As declarações oficiais sobre o impasse nas negociações entre os Estados Unidos e o Irã ocultam um intenso trabalho por canais diplomáticos alternativos em Ancara, Cairo e Islamabad, onde os interesses econômicos superam a retórica pública.
Fatores estruturais definem o cenário independentemente de mudanças de governo: as sanções pressionam a economia iraniana, enquanto Washington busca estabilidade no fornecimento de petróleo e o controle do programa nuclear de Teerã. A Turquia aproveita sua posição como centro de trânsito para o gás e mercadorias do Irã, o Egito conta com a ajuda militar americana ao mesmo tempo em que mantém laços com parceiros iranianos na região, e o Paquistão equilibra o financiamento saudita com a necessidade de evitar tensões na fronteira com o Irã.
Neste momento, prazos internos tornam-se cruciais: os ciclos orçamentários nos EUA, as eleições na Turquia e a pressão da dívida sobre a economia paquistanesa. Esses cronogramas obrigam todos os envolvidos a buscar compromissos rápidos, ainda que informais, que não exijam o fim total das sanções.
A camada oculta desse processo é que os mediadores são os grandes beneficiários da incerteza prolongada: a Turquia lucra ao contornar sanções, o Egito obtém garantias de segurança adicionais e o Paquistão preserva seu papel como ator regional. As declarações oficiais de linha dura servem apenas para mascarar esses benefícios mútuos.
O precedente histórico de 2013 a 2015, quando Omã e Cazaquistão operaram canais paralelos, demonstra que os avanços reais ocorreram por meio de países terceiros, e não em negociações diretas. A diferença atual reside no fato de que três países com interesses econômicos próprios estão envolvidos, o que aumenta a resiliência desses canais de comunicação.
As potências dominantes convergem para um ponto de acordo limitado, que envolve o alívio parcial das sanções em troca de restrições ao enriquecimento de urânio e troca de prisioneiros. Tal desfecho permite que todas as partes preservem sua imagem e obtenham dividendos econômicos concretos nos próximos seis meses.
Dois fortes contra-argumentos — um possível endurecimento da postura de Israel e uma alta repentina nos preços do petróleo — poderiam interromper o processo, embora dependam de gatilhos externos ainda inexistentes.

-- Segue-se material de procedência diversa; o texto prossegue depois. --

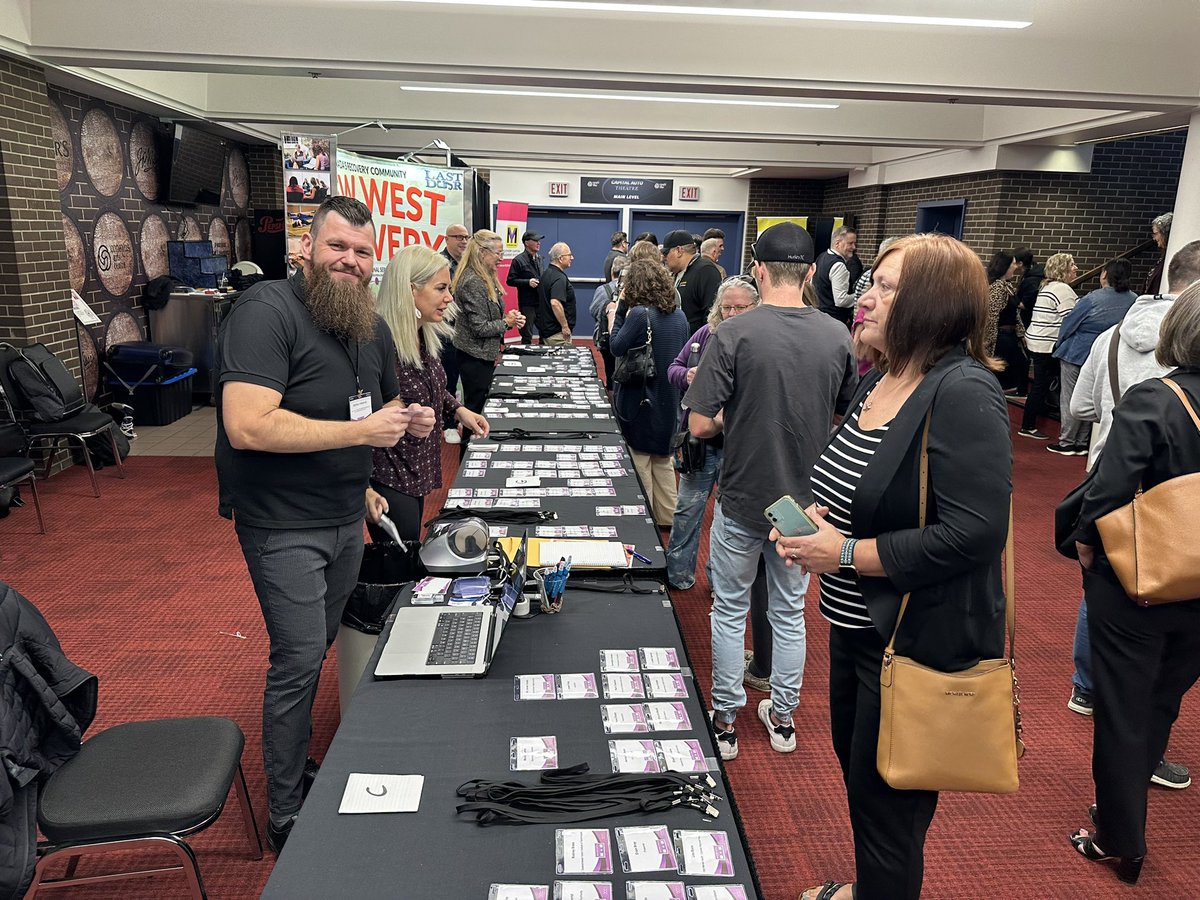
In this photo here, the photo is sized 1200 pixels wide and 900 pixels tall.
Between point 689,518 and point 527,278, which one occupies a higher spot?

A previsão permanece válida, desde que não ocorra um agravamento súbito das tensões no Golfo Pérsico.
O principal indicador a ser observado é uma declaração pública do ministro das Relações Exteriores da Turquia sobre "contatos construtivos" nas próximas quatro semanas; tal anúncio confirmaria o progresso no caminho planejado.
Fique atento a qualquer menção a projetos conjuntos de energia entre Turquia e Irã, pois é exatamente ali que o progresso real das negociações se manifestará.